School of Electrical and Computer Engineering, UNIST, 50, UNIST-gil, Ulsan 44919, Republic of Korea.
School of Electrical and Computer Engineering, UNIST, 50, UNIST-gil, Ulsan 44919, Republic of Korea.
Neural Netw. 2019 Sep;117:152-162. doi: 10.1016/j.neunet.2019.04.017. Epub 2019 May 20.
Stochastic computing (SC) is a promising computing paradigm that can help address both the uncertainties of future process technology and the challenges of efficient hardware realization for deep neural networks (DNNs). However the impreciseness and long latency of SC have rendered previous SC-based DNN architectures less competitive against optimized fixed-point digital implementations, unless inference accuracy is significantly sacrificed. In this paper we propose a new SC-MAC (multiply-and-accumulate) algorithm, which is a key building block for SC-based DNNs, that is orders of magnitude more efficient and accurate than previous SC-MACs. We also show how our new SC-MAC can be extended to a vector version and used to accelerate both convolution and fully-connected layers of convolutional neural networks (CNNs) using the same hardware. Our experimental results using CNNs designed for MNIST and CIFAR-10 datasets demonstrate that not only is our SC-based CNNs more accurate and 40∼490× more energy-efficient for convolution layers than conventional SC-based ones, but ours can also achieve lower area-delay product and lower energy compared with precision-optimized fixed-point implementations without sacrificing accuracy. We also demonstrate the feasibility of our SC-based CNNs through FPGA prototypes.

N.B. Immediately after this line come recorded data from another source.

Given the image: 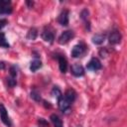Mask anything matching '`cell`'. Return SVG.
<instances>
[{"instance_id": "6da1fadb", "label": "cell", "mask_w": 127, "mask_h": 127, "mask_svg": "<svg viewBox=\"0 0 127 127\" xmlns=\"http://www.w3.org/2000/svg\"><path fill=\"white\" fill-rule=\"evenodd\" d=\"M0 118L2 120V122L8 126V127H12V123H11V120L8 116V112H7V109L5 108V106L3 104H0Z\"/></svg>"}, {"instance_id": "7a4b0ae2", "label": "cell", "mask_w": 127, "mask_h": 127, "mask_svg": "<svg viewBox=\"0 0 127 127\" xmlns=\"http://www.w3.org/2000/svg\"><path fill=\"white\" fill-rule=\"evenodd\" d=\"M12 12L11 2L8 0H0V15L10 14Z\"/></svg>"}, {"instance_id": "3957f363", "label": "cell", "mask_w": 127, "mask_h": 127, "mask_svg": "<svg viewBox=\"0 0 127 127\" xmlns=\"http://www.w3.org/2000/svg\"><path fill=\"white\" fill-rule=\"evenodd\" d=\"M73 37V32L70 31V30H67V31H64V33H62V35L59 37V43L64 45V44H66L67 42H69V40Z\"/></svg>"}, {"instance_id": "277c9868", "label": "cell", "mask_w": 127, "mask_h": 127, "mask_svg": "<svg viewBox=\"0 0 127 127\" xmlns=\"http://www.w3.org/2000/svg\"><path fill=\"white\" fill-rule=\"evenodd\" d=\"M87 68L90 69V70H94V71L100 69L101 68V63H100V61L98 59H96V58H92L88 62V64H87Z\"/></svg>"}, {"instance_id": "5b68a950", "label": "cell", "mask_w": 127, "mask_h": 127, "mask_svg": "<svg viewBox=\"0 0 127 127\" xmlns=\"http://www.w3.org/2000/svg\"><path fill=\"white\" fill-rule=\"evenodd\" d=\"M85 51V47L84 45L82 44H78V45H75L73 48H72V51H71V56L73 58H78L80 57Z\"/></svg>"}, {"instance_id": "8992f818", "label": "cell", "mask_w": 127, "mask_h": 127, "mask_svg": "<svg viewBox=\"0 0 127 127\" xmlns=\"http://www.w3.org/2000/svg\"><path fill=\"white\" fill-rule=\"evenodd\" d=\"M71 73L74 76H82L84 74V68L79 64H74L71 65Z\"/></svg>"}, {"instance_id": "52a82bcc", "label": "cell", "mask_w": 127, "mask_h": 127, "mask_svg": "<svg viewBox=\"0 0 127 127\" xmlns=\"http://www.w3.org/2000/svg\"><path fill=\"white\" fill-rule=\"evenodd\" d=\"M70 102L64 96V95H62L60 98H59V108L62 110V111H65L66 109H68L69 108V106H70Z\"/></svg>"}, {"instance_id": "ba28073f", "label": "cell", "mask_w": 127, "mask_h": 127, "mask_svg": "<svg viewBox=\"0 0 127 127\" xmlns=\"http://www.w3.org/2000/svg\"><path fill=\"white\" fill-rule=\"evenodd\" d=\"M108 40H109V43L112 44V45H115V44H118L121 40V34L118 32V31H113L109 37H108Z\"/></svg>"}, {"instance_id": "9c48e42d", "label": "cell", "mask_w": 127, "mask_h": 127, "mask_svg": "<svg viewBox=\"0 0 127 127\" xmlns=\"http://www.w3.org/2000/svg\"><path fill=\"white\" fill-rule=\"evenodd\" d=\"M42 38H43L44 41L49 42V43H52V42L54 41V39H55V36H54V33H53L50 29H47V28H46V29L44 30L43 34H42Z\"/></svg>"}, {"instance_id": "30bf717a", "label": "cell", "mask_w": 127, "mask_h": 127, "mask_svg": "<svg viewBox=\"0 0 127 127\" xmlns=\"http://www.w3.org/2000/svg\"><path fill=\"white\" fill-rule=\"evenodd\" d=\"M58 21H59V23H60L61 25L66 26V25L68 24V11H66V10L63 11V12L60 14V16H59Z\"/></svg>"}, {"instance_id": "8fae6325", "label": "cell", "mask_w": 127, "mask_h": 127, "mask_svg": "<svg viewBox=\"0 0 127 127\" xmlns=\"http://www.w3.org/2000/svg\"><path fill=\"white\" fill-rule=\"evenodd\" d=\"M64 96L71 103L72 101H74V99H75V97H76V93H75V91H74L73 89L69 88V89H67V90L64 92Z\"/></svg>"}, {"instance_id": "7c38bea8", "label": "cell", "mask_w": 127, "mask_h": 127, "mask_svg": "<svg viewBox=\"0 0 127 127\" xmlns=\"http://www.w3.org/2000/svg\"><path fill=\"white\" fill-rule=\"evenodd\" d=\"M59 67H60V70L62 72H65L66 71L67 63H66V60L64 57H60L59 58Z\"/></svg>"}, {"instance_id": "4fadbf2b", "label": "cell", "mask_w": 127, "mask_h": 127, "mask_svg": "<svg viewBox=\"0 0 127 127\" xmlns=\"http://www.w3.org/2000/svg\"><path fill=\"white\" fill-rule=\"evenodd\" d=\"M50 118H51V121L53 122V124H54L55 127H63L62 119H61L58 115H56V114H52Z\"/></svg>"}, {"instance_id": "5bb4252c", "label": "cell", "mask_w": 127, "mask_h": 127, "mask_svg": "<svg viewBox=\"0 0 127 127\" xmlns=\"http://www.w3.org/2000/svg\"><path fill=\"white\" fill-rule=\"evenodd\" d=\"M104 39H105V36L104 35H102V34H96V35H94L92 37V43L95 44V45H100V44L103 43Z\"/></svg>"}, {"instance_id": "9a60e30c", "label": "cell", "mask_w": 127, "mask_h": 127, "mask_svg": "<svg viewBox=\"0 0 127 127\" xmlns=\"http://www.w3.org/2000/svg\"><path fill=\"white\" fill-rule=\"evenodd\" d=\"M41 66H42L41 61H39V60H34V61L31 63V64H30V69H31L32 71H36V70L39 69Z\"/></svg>"}, {"instance_id": "2e32d148", "label": "cell", "mask_w": 127, "mask_h": 127, "mask_svg": "<svg viewBox=\"0 0 127 127\" xmlns=\"http://www.w3.org/2000/svg\"><path fill=\"white\" fill-rule=\"evenodd\" d=\"M37 36H38V31H37L36 28L30 29L29 32H28V34H27V38H28L29 40H32V41L35 40V39L37 38Z\"/></svg>"}, {"instance_id": "e0dca14e", "label": "cell", "mask_w": 127, "mask_h": 127, "mask_svg": "<svg viewBox=\"0 0 127 127\" xmlns=\"http://www.w3.org/2000/svg\"><path fill=\"white\" fill-rule=\"evenodd\" d=\"M0 47L9 48V43L6 40V37H5L4 33H0Z\"/></svg>"}, {"instance_id": "ac0fdd59", "label": "cell", "mask_w": 127, "mask_h": 127, "mask_svg": "<svg viewBox=\"0 0 127 127\" xmlns=\"http://www.w3.org/2000/svg\"><path fill=\"white\" fill-rule=\"evenodd\" d=\"M31 97H32L34 100H36V101H40V100H41L40 93H39L37 90H33V91L31 92Z\"/></svg>"}, {"instance_id": "d6986e66", "label": "cell", "mask_w": 127, "mask_h": 127, "mask_svg": "<svg viewBox=\"0 0 127 127\" xmlns=\"http://www.w3.org/2000/svg\"><path fill=\"white\" fill-rule=\"evenodd\" d=\"M52 95L57 96L58 98H60V97L62 96V92H61V90H60L58 87H54L53 90H52Z\"/></svg>"}, {"instance_id": "ffe728a7", "label": "cell", "mask_w": 127, "mask_h": 127, "mask_svg": "<svg viewBox=\"0 0 127 127\" xmlns=\"http://www.w3.org/2000/svg\"><path fill=\"white\" fill-rule=\"evenodd\" d=\"M80 16H81V18H82L83 20H86V19L88 18V11H87L86 9L82 10L81 13H80Z\"/></svg>"}, {"instance_id": "44dd1931", "label": "cell", "mask_w": 127, "mask_h": 127, "mask_svg": "<svg viewBox=\"0 0 127 127\" xmlns=\"http://www.w3.org/2000/svg\"><path fill=\"white\" fill-rule=\"evenodd\" d=\"M8 83H9V85L10 86H14V85H16V79H15V77H9L8 78Z\"/></svg>"}, {"instance_id": "7402d4cb", "label": "cell", "mask_w": 127, "mask_h": 127, "mask_svg": "<svg viewBox=\"0 0 127 127\" xmlns=\"http://www.w3.org/2000/svg\"><path fill=\"white\" fill-rule=\"evenodd\" d=\"M10 73H11V76H12V77H15V76L17 75V69H16L15 66H11V68H10Z\"/></svg>"}, {"instance_id": "603a6c76", "label": "cell", "mask_w": 127, "mask_h": 127, "mask_svg": "<svg viewBox=\"0 0 127 127\" xmlns=\"http://www.w3.org/2000/svg\"><path fill=\"white\" fill-rule=\"evenodd\" d=\"M6 24H7V20H5V19L0 20V30L3 29V28L6 26Z\"/></svg>"}, {"instance_id": "cb8c5ba5", "label": "cell", "mask_w": 127, "mask_h": 127, "mask_svg": "<svg viewBox=\"0 0 127 127\" xmlns=\"http://www.w3.org/2000/svg\"><path fill=\"white\" fill-rule=\"evenodd\" d=\"M5 67V64L3 62H0V68H4Z\"/></svg>"}]
</instances>
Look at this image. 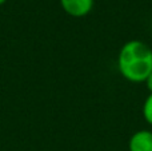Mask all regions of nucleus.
I'll return each instance as SVG.
<instances>
[{
    "mask_svg": "<svg viewBox=\"0 0 152 151\" xmlns=\"http://www.w3.org/2000/svg\"><path fill=\"white\" fill-rule=\"evenodd\" d=\"M118 68L128 82H145L152 72V48L142 40L124 43L118 55Z\"/></svg>",
    "mask_w": 152,
    "mask_h": 151,
    "instance_id": "1",
    "label": "nucleus"
},
{
    "mask_svg": "<svg viewBox=\"0 0 152 151\" xmlns=\"http://www.w3.org/2000/svg\"><path fill=\"white\" fill-rule=\"evenodd\" d=\"M60 5L69 16L83 18L92 11L94 0H60Z\"/></svg>",
    "mask_w": 152,
    "mask_h": 151,
    "instance_id": "2",
    "label": "nucleus"
},
{
    "mask_svg": "<svg viewBox=\"0 0 152 151\" xmlns=\"http://www.w3.org/2000/svg\"><path fill=\"white\" fill-rule=\"evenodd\" d=\"M129 151H152V131L139 130L129 138Z\"/></svg>",
    "mask_w": 152,
    "mask_h": 151,
    "instance_id": "3",
    "label": "nucleus"
},
{
    "mask_svg": "<svg viewBox=\"0 0 152 151\" xmlns=\"http://www.w3.org/2000/svg\"><path fill=\"white\" fill-rule=\"evenodd\" d=\"M143 117H144L145 122L150 126H152V94L147 96L143 104Z\"/></svg>",
    "mask_w": 152,
    "mask_h": 151,
    "instance_id": "4",
    "label": "nucleus"
},
{
    "mask_svg": "<svg viewBox=\"0 0 152 151\" xmlns=\"http://www.w3.org/2000/svg\"><path fill=\"white\" fill-rule=\"evenodd\" d=\"M145 86H147V90L150 91V94H152V72H151V75L145 79Z\"/></svg>",
    "mask_w": 152,
    "mask_h": 151,
    "instance_id": "5",
    "label": "nucleus"
},
{
    "mask_svg": "<svg viewBox=\"0 0 152 151\" xmlns=\"http://www.w3.org/2000/svg\"><path fill=\"white\" fill-rule=\"evenodd\" d=\"M5 1H7V0H0V5H3V4H4V3Z\"/></svg>",
    "mask_w": 152,
    "mask_h": 151,
    "instance_id": "6",
    "label": "nucleus"
}]
</instances>
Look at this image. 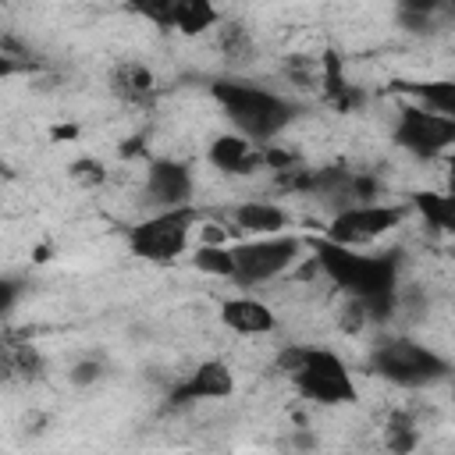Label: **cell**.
Returning <instances> with one entry per match:
<instances>
[{
  "label": "cell",
  "instance_id": "cell-1",
  "mask_svg": "<svg viewBox=\"0 0 455 455\" xmlns=\"http://www.w3.org/2000/svg\"><path fill=\"white\" fill-rule=\"evenodd\" d=\"M306 249L313 252V263L320 274L363 309L366 323H387L398 306H402V252L384 249V252H359L348 245L331 242L323 231L306 238Z\"/></svg>",
  "mask_w": 455,
  "mask_h": 455
},
{
  "label": "cell",
  "instance_id": "cell-2",
  "mask_svg": "<svg viewBox=\"0 0 455 455\" xmlns=\"http://www.w3.org/2000/svg\"><path fill=\"white\" fill-rule=\"evenodd\" d=\"M210 96L224 110L231 128L238 135H245L249 142H256V146H274V139L284 128H291L302 114V103H295L291 96H284L270 85H259L252 78H242V75L213 78Z\"/></svg>",
  "mask_w": 455,
  "mask_h": 455
},
{
  "label": "cell",
  "instance_id": "cell-3",
  "mask_svg": "<svg viewBox=\"0 0 455 455\" xmlns=\"http://www.w3.org/2000/svg\"><path fill=\"white\" fill-rule=\"evenodd\" d=\"M277 370L291 380V387L320 405V409H338V405H355L359 387L348 370V363L323 345H288L277 355Z\"/></svg>",
  "mask_w": 455,
  "mask_h": 455
},
{
  "label": "cell",
  "instance_id": "cell-4",
  "mask_svg": "<svg viewBox=\"0 0 455 455\" xmlns=\"http://www.w3.org/2000/svg\"><path fill=\"white\" fill-rule=\"evenodd\" d=\"M366 370L402 391H423V387H434L451 377V363L437 348H430L409 334L380 338L366 355Z\"/></svg>",
  "mask_w": 455,
  "mask_h": 455
},
{
  "label": "cell",
  "instance_id": "cell-5",
  "mask_svg": "<svg viewBox=\"0 0 455 455\" xmlns=\"http://www.w3.org/2000/svg\"><path fill=\"white\" fill-rule=\"evenodd\" d=\"M306 238L302 235H270V238H242L228 245L231 256V281L242 288H256V284H270L277 277H284L299 259H302Z\"/></svg>",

随机计算(SC)是一种很有前途的计算范例,可以帮助解决未来工艺技术的不确定性和深度神经网络(DNN)高效硬件实现的挑战。然而,SC 的不精确性和长延迟使得以前基于 SC 的 DNN 架构在不显著牺牲推断准确性的情况下,与优化的定点数字实现相比竞争力较弱。在本文中,我们提出了一种新的 SC-MAC(乘累加)算法,这是基于 SC 的 DNN 的关键构建块,比以前的 SC-MAC 高效和准确几个数量级。我们还展示了如何将我们的新 SC-MAC 扩展为向量版本,并使用相同的硬件加速卷积神经网络(CNN)的卷积和全连接层。我们使用 MNIST 和 CIFAR-10 数据集设计的 CNN 的实验结果表明,我们的基于 SC 的 CNN 不仅在卷积层比传统的基于 SC 的 CNN 更准确和 40∼490 倍更节能,而且与不牺牲准确性的精度优化定点实现相比,还可以实现更低的面积延迟乘积和更低的能量。我们还通过 FPGA 原型证明了我们的基于 SC 的 CNN 的可行性。